つきましては、このような状況を踏まえるとともに、緊急事態宣言の延長及び更なる深刻な状況をも想定し、新型コロナウイルス感染症の予防と検査及び発症時等の対策について以下のとおり要望するので、地方自治体及び関係機関等との連携を確保しつつ、特段のご配慮と対策を進めて頂けますようお願い申し上げます。
記
1.予防対策の推進について
感染リスクが高いと思われる障害児・者(特に医療的ケアを受けている人)及び障害児・者の生活を支えている障害福祉サービス事業所等の職員に対して予防対策を進めるために必要なマスク・消毒剤、清浄綿・酒精綿(アルコール綿)、使い捨てグローブなどを優先的に供給してください。
2.検査体制について
(1)障害児・者が新型コロナウイルスに感染した疑いがある場合は、重度化のリスクが高いと思われるため優先的に検査を受けられるよう検査体制を整備してください。併せて、感染した疑いのある者の濃厚接触者(介助者等)も同様としてください。

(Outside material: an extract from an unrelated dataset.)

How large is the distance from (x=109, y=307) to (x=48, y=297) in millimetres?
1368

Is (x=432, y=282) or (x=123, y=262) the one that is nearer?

(2)現在、4月からの実施が検討されている抗体検査については、有効性が認められる場合は医療職と同様に介護・福祉関係事業所の職員も優先的に受けることができるようにしてください。
3.発症時の対策について
(1)介助者がいないと生活はもちろん生命の維持が困難になることから、速やかに治療と介護を受けられる環境を確保してください。なお、呼吸器系障害・既往症等がある場合は、速やかに入院できるようにしてください。
<考えられる対応>
① 民間ホテル等を確保する場合は、バリアフリールームの確保等、障害児・者の利用に対応できる施設を確保する。 ② 介助者や支援者が本人の介助等ができる環境を確保する。 ③ 医療機関、訪問看護事業所、介護事業所など医療と福祉が連携して対応できる仕組みを確保する。 ④ 医福連携スタッフの宿泊施設を別に確保する。 ⑤ 感染者及び医福連携スタッフの送迎体制を確保する。 ⑥ 必要備品・消耗品の確保と供給を進める。 |
(2)在宅で介助サービスの継続を行うことになった場合は、介助者の感染防止対策は、感染者の対応にあたる医療者と同等の装備の確保と提供を速やかに進めてください。
(3)障害児・者と同居する家族等が発症した場合は、介助者不在となることから、個々の状況に応じて訪問系サービスの支給時間の拡大やショートステイの利用等により介助者を確保するための措置を速やかに講じるよう市町村へ指導してください。
(4)障害児・者を医療機関が受入れるために必要な環境整備を進めるとともに、とりわけ国公立病院が率先して受け入れるように体制の整備等を進めてください。
4.入院にあたっての対応について
(1)障害や疾患及び年齢等を理由として人工呼吸器治療等を行わないなどといった優生思想に基づく命の選別をしないでください。
(2)障害児・者が入院する場合は、障害支援区分6以外の障害者であっても重度訪問介護または居宅介護を利用できるようにしてください。
(3)障害者・児へ派遣される介助者及び支援者については、医療職と同様に防護服、マスク、使い捨てグローブ等の支給等により最大限の感染予防対策を講じるとともに当該介助者及び支援者の検査体制等を確保してださい。
5.障害福祉サービス事業所及び精神病院等における発生時の対応について
(1)障害福祉サービス事業所等は、難病患者を含む障害者・児にとって必要不可欠なサービスであることから、当該事業所等の職員、利用者及びその家族が発症した場合のサービス停止または休止が最小限となるための対策を講じてください。
(2)新型コロナウイルス感染症により生活介護等を実施している事業所がサービスの停止または休止した場合は、当該事業所の利用者は、在宅介護が必要となることから重度訪問介護等の支給時間を迅速に拡大するよう市町村へ指導してください。
(3)発症した障害児・者へ派遣される場合は、介護報酬を医療報酬と同様に増額してください。
(4)精神病院内で入院者が発症した場合は、速やかに他科への受診・転院ができるようにしてください。できない場合は緊急措置として専門医を含む医療スタッフを派遣するなど適切な措置を講じてください。